Gumbel-Softmax version of Bernoulli and Categorical distributions

Does pymc have gumbel-softmax reparametrization of Bernoulli and Categorical?
Does that reparametrization actually improve fitting of Bernoulli and Categorical?
Is it possible to use a random variable for the temperature?

Thanks again.

1 Like

I’m not familiar with these parametrizations – do you have a reference?

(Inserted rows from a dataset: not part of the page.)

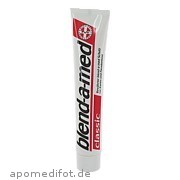 blend - a - med classic Zahncreme Procter & Gamble GmbH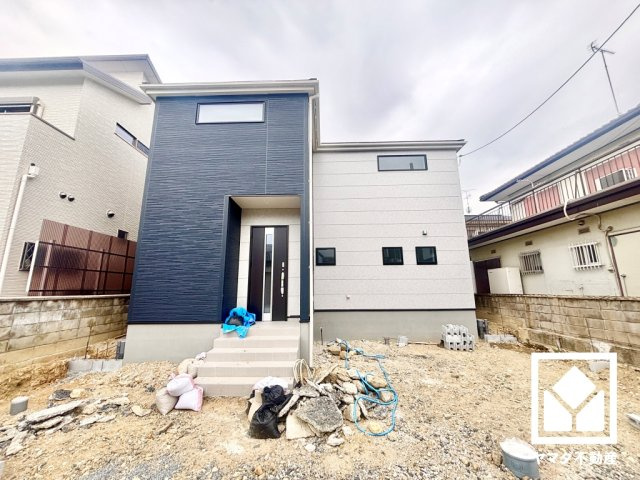 宇治市伊勢田町名木１丁目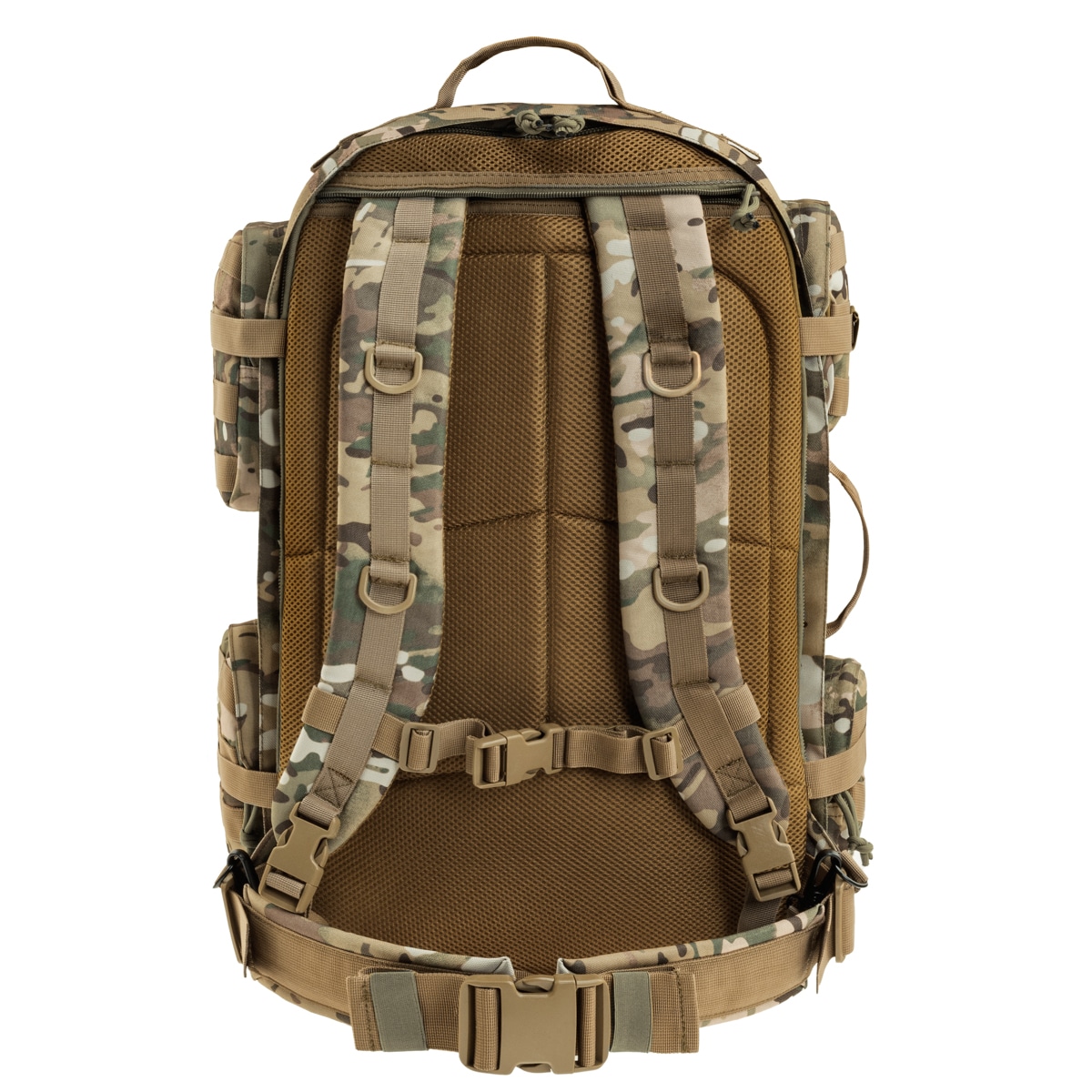 Rucsac Texar Grizzly 65 l - Arid MC Camo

In general, a different parametrization may change the fitting of a particular model, but the details will matter in exactly how it changes. symbolic-pymc is an interesting project to do things like this automatically, and Hoffman, Johnson, and Tran had a paper on this last year.

2016 paper at:

tfp has a ExpRelaxedOneHotCategorical but the temperature must be a float. The Exp part of the name refers to another reparametrization that avoids underflow in the logp.

As the temperature \tau approaches 0, the gumbel softmax version becomes a categorical distribution.

I don’t get why their probability density is well-defined because some y_{i} can be 0. Then I get division by 0 in the \pi_{i} / y_{i}^{\tau+1} terms.

For a categorical variable Y with k = 3 classes, the 3 - 1 dimensional simplex is an ordinary triangle.

Let \vec{y} \in \Delta^{k} be one-hot encoding of the categorical variable with k classes, where \Delta^{k-1} is a (k - 1) dimensional probability simplex.
Let \pi_{i} = P(Y = i) be the probability that the categorical random variable have a value of i.

P_{\pi, \tau}(\vec{y}) = \Gamma(k) \tau^{k-1} \left( \sum_{i=1}^{k} \pi_{i} / y_{i}^{\tau} \right)\prod_{i=1}^{k} (\pi_{i} / y_{i}^{\tau+1})

I guess \Gamma(k) means factorial of k when k is an integer.

1 Like

torch has a gumbel_softmax too

They have an epsilon. Maybe they clamp the y_i to avoid division by zero?

Why the paper says a categorical distribution is non-differentiable?
I was thinking P(\vec{\pi}) = \sum_{i = 1}^{k} y_{i} \pi_{i}.